Laura Nyro was inducted (posthumously) into the Rock and Roll Hall of Fame on 14th April 2012, with the induction speech given by Bette Midler, no less.  A storming version of Nyro’s ‘Stoney End’ (a 1971 hit for Barbra Streisand) was performed in tribute at the event by the singer-songwriter Sara Bareilles , herself another Nyro fan from a younger generation, whose love of the song and admiration for its composer is plain to see from her gleeful, energetic rendition.  The influence of Laura Nyro is sure to carry on as successive generations of artists discover her work.  

This month’s release ‘Spread Your Wings And Fly’ was recorded at the Fillmore East in May 1971.  Nyro sounds relaxed and at home playing for an East Coast crowd and offers up a soulful, intimate performance. The set, for all the deficiencies of its original recording, still sees her artistry, singing and songwriting gifts shine beacon-like down the forty-odd years since it was made.  One voice, one piano, a rapt audience, and a whole lot of magic – priceless stuff indeed.
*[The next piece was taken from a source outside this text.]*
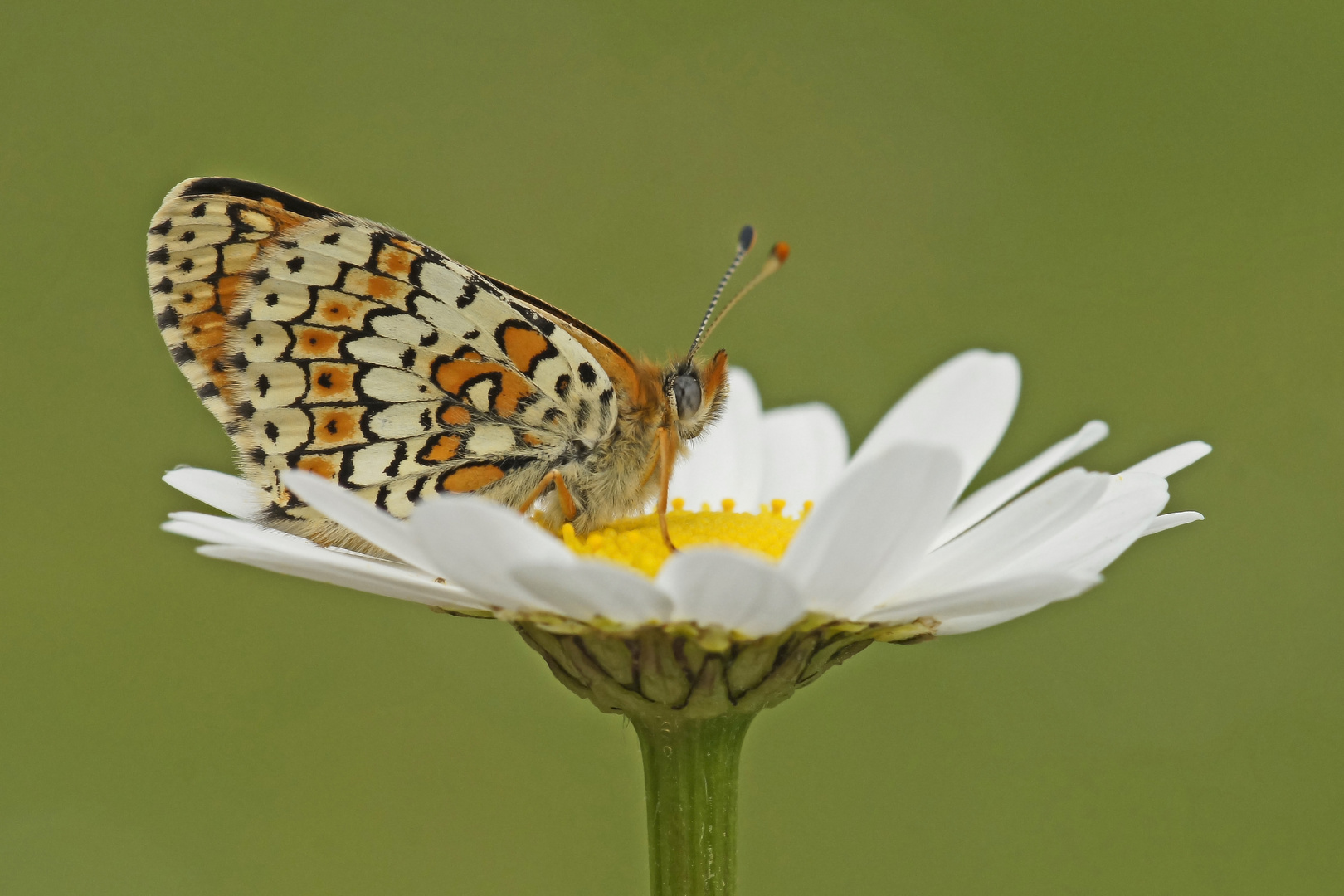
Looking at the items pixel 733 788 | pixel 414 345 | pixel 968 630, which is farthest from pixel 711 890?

In a Bruce Pollock interview, Nyro reflected on music, the over-arching force on her life: "Once I'm writing I'm very disciplined. I'm there for the music. When I'm writing music there's a certain magic from the music underlying life. It's like you're living at a deeper current. It's a very complete feeling. You're taking care of everyday things, but you're living at the edge of a song."